Chef Holando Shaw and several elected officials celebrated the opening of Real Veggie Cafe with a ribbon-cutting ceremony in Jamaica on Sunday, May 2.
When the original soul food restaurant closed, and Shaw took the opportunity, partnered with the original owner and turned the eatery at 106-13 Guy R. Brewer Blvd. into a vegan restaurant.
On the menu is mac ‘n’ cheese, collard greens, plantains, candied yams and other items. Fried cauliflower and mushrooms replace traditional fried chicken. All menu items are seasoned with a Caribbean twist, served soul food style.
The Jamaican-born Shaw shared he started experimenting with plant-based dishes using traditional Jamaican sauces like curry and jerk sauces, which are vegan-based, creating healthier food options.
“We wanted to tackle the whole concept of food insecurity and bring healthier options to the neighborhood,” said the chef, who donated sustainable and healthy food options for seniors, first responders and families in need during the pandemic.

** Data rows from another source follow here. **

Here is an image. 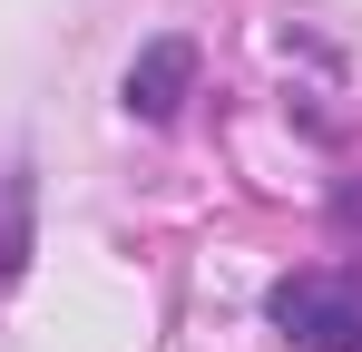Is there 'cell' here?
<instances>
[{"instance_id":"obj_2","label":"cell","mask_w":362,"mask_h":352,"mask_svg":"<svg viewBox=\"0 0 362 352\" xmlns=\"http://www.w3.org/2000/svg\"><path fill=\"white\" fill-rule=\"evenodd\" d=\"M186 88H196V40H147L127 59V78H118V98H127L137 127H167L186 108Z\"/></svg>"},{"instance_id":"obj_1","label":"cell","mask_w":362,"mask_h":352,"mask_svg":"<svg viewBox=\"0 0 362 352\" xmlns=\"http://www.w3.org/2000/svg\"><path fill=\"white\" fill-rule=\"evenodd\" d=\"M264 323L294 352H362V274L343 264H303L264 293Z\"/></svg>"},{"instance_id":"obj_3","label":"cell","mask_w":362,"mask_h":352,"mask_svg":"<svg viewBox=\"0 0 362 352\" xmlns=\"http://www.w3.org/2000/svg\"><path fill=\"white\" fill-rule=\"evenodd\" d=\"M30 264V167H0V284Z\"/></svg>"}]
</instances>
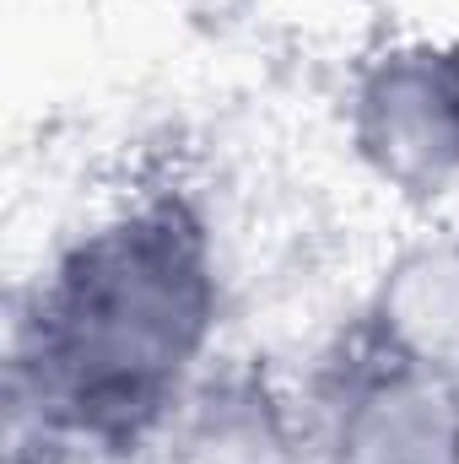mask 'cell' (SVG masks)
<instances>
[{
  "label": "cell",
  "instance_id": "6",
  "mask_svg": "<svg viewBox=\"0 0 459 464\" xmlns=\"http://www.w3.org/2000/svg\"><path fill=\"white\" fill-rule=\"evenodd\" d=\"M5 464H60V459H44V454H11V449H5Z\"/></svg>",
  "mask_w": 459,
  "mask_h": 464
},
{
  "label": "cell",
  "instance_id": "5",
  "mask_svg": "<svg viewBox=\"0 0 459 464\" xmlns=\"http://www.w3.org/2000/svg\"><path fill=\"white\" fill-rule=\"evenodd\" d=\"M151 464H308L298 383L228 346L179 405Z\"/></svg>",
  "mask_w": 459,
  "mask_h": 464
},
{
  "label": "cell",
  "instance_id": "3",
  "mask_svg": "<svg viewBox=\"0 0 459 464\" xmlns=\"http://www.w3.org/2000/svg\"><path fill=\"white\" fill-rule=\"evenodd\" d=\"M308 464H459V383L367 346L351 324L298 378Z\"/></svg>",
  "mask_w": 459,
  "mask_h": 464
},
{
  "label": "cell",
  "instance_id": "1",
  "mask_svg": "<svg viewBox=\"0 0 459 464\" xmlns=\"http://www.w3.org/2000/svg\"><path fill=\"white\" fill-rule=\"evenodd\" d=\"M232 281L211 206L146 179L87 211L11 303L5 449L60 464H151L228 351Z\"/></svg>",
  "mask_w": 459,
  "mask_h": 464
},
{
  "label": "cell",
  "instance_id": "2",
  "mask_svg": "<svg viewBox=\"0 0 459 464\" xmlns=\"http://www.w3.org/2000/svg\"><path fill=\"white\" fill-rule=\"evenodd\" d=\"M341 151L405 222L459 217V33H389L341 82Z\"/></svg>",
  "mask_w": 459,
  "mask_h": 464
},
{
  "label": "cell",
  "instance_id": "4",
  "mask_svg": "<svg viewBox=\"0 0 459 464\" xmlns=\"http://www.w3.org/2000/svg\"><path fill=\"white\" fill-rule=\"evenodd\" d=\"M346 324L367 346L459 383V217L400 232L373 259Z\"/></svg>",
  "mask_w": 459,
  "mask_h": 464
}]
</instances>
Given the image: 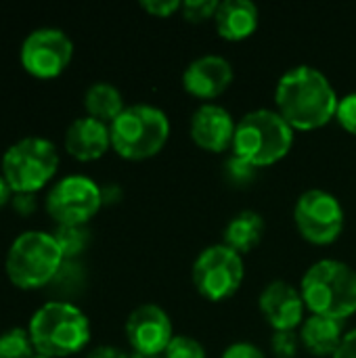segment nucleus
Wrapping results in <instances>:
<instances>
[{"instance_id": "423d86ee", "label": "nucleus", "mask_w": 356, "mask_h": 358, "mask_svg": "<svg viewBox=\"0 0 356 358\" xmlns=\"http://www.w3.org/2000/svg\"><path fill=\"white\" fill-rule=\"evenodd\" d=\"M65 258L52 233L23 231L10 243L4 271L19 289H38L50 283L63 268Z\"/></svg>"}, {"instance_id": "2eb2a0df", "label": "nucleus", "mask_w": 356, "mask_h": 358, "mask_svg": "<svg viewBox=\"0 0 356 358\" xmlns=\"http://www.w3.org/2000/svg\"><path fill=\"white\" fill-rule=\"evenodd\" d=\"M233 65L220 55H204L191 61L183 73V88L201 101L218 99L231 86Z\"/></svg>"}, {"instance_id": "412c9836", "label": "nucleus", "mask_w": 356, "mask_h": 358, "mask_svg": "<svg viewBox=\"0 0 356 358\" xmlns=\"http://www.w3.org/2000/svg\"><path fill=\"white\" fill-rule=\"evenodd\" d=\"M36 355L29 331L10 327L0 334V358H31Z\"/></svg>"}, {"instance_id": "bb28decb", "label": "nucleus", "mask_w": 356, "mask_h": 358, "mask_svg": "<svg viewBox=\"0 0 356 358\" xmlns=\"http://www.w3.org/2000/svg\"><path fill=\"white\" fill-rule=\"evenodd\" d=\"M227 176L233 185H248L252 182V178L256 176V168L250 166L248 162L239 159V157H231L227 162Z\"/></svg>"}, {"instance_id": "ddd939ff", "label": "nucleus", "mask_w": 356, "mask_h": 358, "mask_svg": "<svg viewBox=\"0 0 356 358\" xmlns=\"http://www.w3.org/2000/svg\"><path fill=\"white\" fill-rule=\"evenodd\" d=\"M258 306L275 331H296L304 323V298L287 281L269 283L258 298Z\"/></svg>"}, {"instance_id": "6e6552de", "label": "nucleus", "mask_w": 356, "mask_h": 358, "mask_svg": "<svg viewBox=\"0 0 356 358\" xmlns=\"http://www.w3.org/2000/svg\"><path fill=\"white\" fill-rule=\"evenodd\" d=\"M193 285L210 302H225L235 296L243 283V258L225 243L206 248L193 262Z\"/></svg>"}, {"instance_id": "dca6fc26", "label": "nucleus", "mask_w": 356, "mask_h": 358, "mask_svg": "<svg viewBox=\"0 0 356 358\" xmlns=\"http://www.w3.org/2000/svg\"><path fill=\"white\" fill-rule=\"evenodd\" d=\"M63 145L71 157L80 162H94L103 157L111 147L109 124L94 120L90 115L76 117L65 130Z\"/></svg>"}, {"instance_id": "cd10ccee", "label": "nucleus", "mask_w": 356, "mask_h": 358, "mask_svg": "<svg viewBox=\"0 0 356 358\" xmlns=\"http://www.w3.org/2000/svg\"><path fill=\"white\" fill-rule=\"evenodd\" d=\"M141 8L145 13H149L151 17L166 19V17L176 15L183 8V2L180 0H143L141 2Z\"/></svg>"}, {"instance_id": "b1692460", "label": "nucleus", "mask_w": 356, "mask_h": 358, "mask_svg": "<svg viewBox=\"0 0 356 358\" xmlns=\"http://www.w3.org/2000/svg\"><path fill=\"white\" fill-rule=\"evenodd\" d=\"M218 6H220V2H216V0H187V2H183L180 13L191 23H204V21H214Z\"/></svg>"}, {"instance_id": "7ed1b4c3", "label": "nucleus", "mask_w": 356, "mask_h": 358, "mask_svg": "<svg viewBox=\"0 0 356 358\" xmlns=\"http://www.w3.org/2000/svg\"><path fill=\"white\" fill-rule=\"evenodd\" d=\"M300 294L311 315L346 321L356 313V271L342 260H319L304 273Z\"/></svg>"}, {"instance_id": "9b49d317", "label": "nucleus", "mask_w": 356, "mask_h": 358, "mask_svg": "<svg viewBox=\"0 0 356 358\" xmlns=\"http://www.w3.org/2000/svg\"><path fill=\"white\" fill-rule=\"evenodd\" d=\"M71 57L73 42L59 27H38L29 31L19 50L23 69L44 80L61 76L71 63Z\"/></svg>"}, {"instance_id": "c85d7f7f", "label": "nucleus", "mask_w": 356, "mask_h": 358, "mask_svg": "<svg viewBox=\"0 0 356 358\" xmlns=\"http://www.w3.org/2000/svg\"><path fill=\"white\" fill-rule=\"evenodd\" d=\"M222 358H266V357H264V352H262L258 346H254V344H250V342H235V344H231V346L222 352Z\"/></svg>"}, {"instance_id": "f3484780", "label": "nucleus", "mask_w": 356, "mask_h": 358, "mask_svg": "<svg viewBox=\"0 0 356 358\" xmlns=\"http://www.w3.org/2000/svg\"><path fill=\"white\" fill-rule=\"evenodd\" d=\"M260 13L250 0H225L214 15L216 34L229 42H241L258 29Z\"/></svg>"}, {"instance_id": "9d476101", "label": "nucleus", "mask_w": 356, "mask_h": 358, "mask_svg": "<svg viewBox=\"0 0 356 358\" xmlns=\"http://www.w3.org/2000/svg\"><path fill=\"white\" fill-rule=\"evenodd\" d=\"M294 222L300 237L313 245H332L344 231V208L327 191H304L294 206Z\"/></svg>"}, {"instance_id": "473e14b6", "label": "nucleus", "mask_w": 356, "mask_h": 358, "mask_svg": "<svg viewBox=\"0 0 356 358\" xmlns=\"http://www.w3.org/2000/svg\"><path fill=\"white\" fill-rule=\"evenodd\" d=\"M10 187H8V182H6V178L2 176V172H0V208H4L8 201H10Z\"/></svg>"}, {"instance_id": "4468645a", "label": "nucleus", "mask_w": 356, "mask_h": 358, "mask_svg": "<svg viewBox=\"0 0 356 358\" xmlns=\"http://www.w3.org/2000/svg\"><path fill=\"white\" fill-rule=\"evenodd\" d=\"M235 128L237 122L233 120V115L216 103L199 105L191 115V124H189L193 143L210 153H222L231 149L235 138Z\"/></svg>"}, {"instance_id": "39448f33", "label": "nucleus", "mask_w": 356, "mask_h": 358, "mask_svg": "<svg viewBox=\"0 0 356 358\" xmlns=\"http://www.w3.org/2000/svg\"><path fill=\"white\" fill-rule=\"evenodd\" d=\"M113 151L130 162H143L157 155L170 138L168 115L153 105H128L111 124Z\"/></svg>"}, {"instance_id": "f8f14e48", "label": "nucleus", "mask_w": 356, "mask_h": 358, "mask_svg": "<svg viewBox=\"0 0 356 358\" xmlns=\"http://www.w3.org/2000/svg\"><path fill=\"white\" fill-rule=\"evenodd\" d=\"M126 338L138 357H164L174 338L168 313L157 304H141L126 319Z\"/></svg>"}, {"instance_id": "f257e3e1", "label": "nucleus", "mask_w": 356, "mask_h": 358, "mask_svg": "<svg viewBox=\"0 0 356 358\" xmlns=\"http://www.w3.org/2000/svg\"><path fill=\"white\" fill-rule=\"evenodd\" d=\"M277 113L294 130H319L336 120L338 94L323 71L313 65H298L285 71L275 88Z\"/></svg>"}, {"instance_id": "c756f323", "label": "nucleus", "mask_w": 356, "mask_h": 358, "mask_svg": "<svg viewBox=\"0 0 356 358\" xmlns=\"http://www.w3.org/2000/svg\"><path fill=\"white\" fill-rule=\"evenodd\" d=\"M332 358H356V329L353 331H346L338 352Z\"/></svg>"}, {"instance_id": "393cba45", "label": "nucleus", "mask_w": 356, "mask_h": 358, "mask_svg": "<svg viewBox=\"0 0 356 358\" xmlns=\"http://www.w3.org/2000/svg\"><path fill=\"white\" fill-rule=\"evenodd\" d=\"M300 344V334L296 331H275L271 338V350L275 358H296Z\"/></svg>"}, {"instance_id": "a211bd4d", "label": "nucleus", "mask_w": 356, "mask_h": 358, "mask_svg": "<svg viewBox=\"0 0 356 358\" xmlns=\"http://www.w3.org/2000/svg\"><path fill=\"white\" fill-rule=\"evenodd\" d=\"M346 336L344 321L311 315L300 325V342L313 357H334Z\"/></svg>"}, {"instance_id": "4be33fe9", "label": "nucleus", "mask_w": 356, "mask_h": 358, "mask_svg": "<svg viewBox=\"0 0 356 358\" xmlns=\"http://www.w3.org/2000/svg\"><path fill=\"white\" fill-rule=\"evenodd\" d=\"M52 235H55V239H57L65 260L76 258L88 245V231H86V227H57V231Z\"/></svg>"}, {"instance_id": "2f4dec72", "label": "nucleus", "mask_w": 356, "mask_h": 358, "mask_svg": "<svg viewBox=\"0 0 356 358\" xmlns=\"http://www.w3.org/2000/svg\"><path fill=\"white\" fill-rule=\"evenodd\" d=\"M13 206L21 212H31L34 210V195H27V193H15V199H13Z\"/></svg>"}, {"instance_id": "20e7f679", "label": "nucleus", "mask_w": 356, "mask_h": 358, "mask_svg": "<svg viewBox=\"0 0 356 358\" xmlns=\"http://www.w3.org/2000/svg\"><path fill=\"white\" fill-rule=\"evenodd\" d=\"M294 145V128L277 109H256L245 113L235 128L233 155L250 166L266 168L279 164Z\"/></svg>"}, {"instance_id": "a878e982", "label": "nucleus", "mask_w": 356, "mask_h": 358, "mask_svg": "<svg viewBox=\"0 0 356 358\" xmlns=\"http://www.w3.org/2000/svg\"><path fill=\"white\" fill-rule=\"evenodd\" d=\"M338 124L356 136V92H350L340 99L338 103V113H336Z\"/></svg>"}, {"instance_id": "7c9ffc66", "label": "nucleus", "mask_w": 356, "mask_h": 358, "mask_svg": "<svg viewBox=\"0 0 356 358\" xmlns=\"http://www.w3.org/2000/svg\"><path fill=\"white\" fill-rule=\"evenodd\" d=\"M88 358H132V355H126L124 350H120L115 346H99V348L90 350Z\"/></svg>"}, {"instance_id": "0eeeda50", "label": "nucleus", "mask_w": 356, "mask_h": 358, "mask_svg": "<svg viewBox=\"0 0 356 358\" xmlns=\"http://www.w3.org/2000/svg\"><path fill=\"white\" fill-rule=\"evenodd\" d=\"M0 168L13 193L34 195L55 178L59 149L44 136H23L4 151Z\"/></svg>"}, {"instance_id": "72a5a7b5", "label": "nucleus", "mask_w": 356, "mask_h": 358, "mask_svg": "<svg viewBox=\"0 0 356 358\" xmlns=\"http://www.w3.org/2000/svg\"><path fill=\"white\" fill-rule=\"evenodd\" d=\"M132 358H164V357H138V355H132Z\"/></svg>"}, {"instance_id": "f03ea898", "label": "nucleus", "mask_w": 356, "mask_h": 358, "mask_svg": "<svg viewBox=\"0 0 356 358\" xmlns=\"http://www.w3.org/2000/svg\"><path fill=\"white\" fill-rule=\"evenodd\" d=\"M36 355L65 358L80 352L90 342V321L71 302H46L27 325Z\"/></svg>"}, {"instance_id": "6ab92c4d", "label": "nucleus", "mask_w": 356, "mask_h": 358, "mask_svg": "<svg viewBox=\"0 0 356 358\" xmlns=\"http://www.w3.org/2000/svg\"><path fill=\"white\" fill-rule=\"evenodd\" d=\"M264 237V218L254 210H243L235 214L225 227V245L237 254H248L260 245Z\"/></svg>"}, {"instance_id": "5701e85b", "label": "nucleus", "mask_w": 356, "mask_h": 358, "mask_svg": "<svg viewBox=\"0 0 356 358\" xmlns=\"http://www.w3.org/2000/svg\"><path fill=\"white\" fill-rule=\"evenodd\" d=\"M164 358H206V348L191 336H174Z\"/></svg>"}, {"instance_id": "f704fd0d", "label": "nucleus", "mask_w": 356, "mask_h": 358, "mask_svg": "<svg viewBox=\"0 0 356 358\" xmlns=\"http://www.w3.org/2000/svg\"><path fill=\"white\" fill-rule=\"evenodd\" d=\"M31 358H50V357H42V355H34Z\"/></svg>"}, {"instance_id": "1a4fd4ad", "label": "nucleus", "mask_w": 356, "mask_h": 358, "mask_svg": "<svg viewBox=\"0 0 356 358\" xmlns=\"http://www.w3.org/2000/svg\"><path fill=\"white\" fill-rule=\"evenodd\" d=\"M101 187L84 176L69 174L59 178L46 193V212L59 227H86L103 206Z\"/></svg>"}, {"instance_id": "aec40b11", "label": "nucleus", "mask_w": 356, "mask_h": 358, "mask_svg": "<svg viewBox=\"0 0 356 358\" xmlns=\"http://www.w3.org/2000/svg\"><path fill=\"white\" fill-rule=\"evenodd\" d=\"M84 107L90 117L111 124L124 109V96L111 82H94L84 92Z\"/></svg>"}]
</instances>
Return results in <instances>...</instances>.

Queens Borough President Donovan Richards said the new, post-COVID normal should also include healthier restaurant options and adopting a healthier lifestyle.
“When you look at who died during this pandemic, it’s very clear that a lot of folks we lost, we lost due to access to health care, but also underlying conditions that many of our community residents have faced going through disparities in many different areas across the borough,” Richards said.
He was excited to see that a vegan restaurant opened its doors in south Queens, which he called a blessing.
“These are the communities where we need to see health care prioritized. But also the mindset of us taking some personal responsibility and putting the onus on us as well to sort of adapt to a new healthier eating lifestyle,” the borough president said.
Councilwoman Adrienne Adams, whose district borders the vegan cafe, said it was amazing to see what can be done and called the eatery a welcome addition to Jamaica.
“To have establishments like chef Holando, who is bringing Real Veggie Cafe right here to south Jamaica, it’s going to be so impactful for so many people. We’re looking at the students, the residents that are going to be able to partake in their neighborhood. Healthy eating, what the borough president just said, it’s so good. We need more establishments like this,” the councilwoman said.
Looking forward to the fusion of Jamaican flavors and plant-based soul food, Adams joked, “My husband’s a vegan. Maybe I’ll be converted, too — who knows?”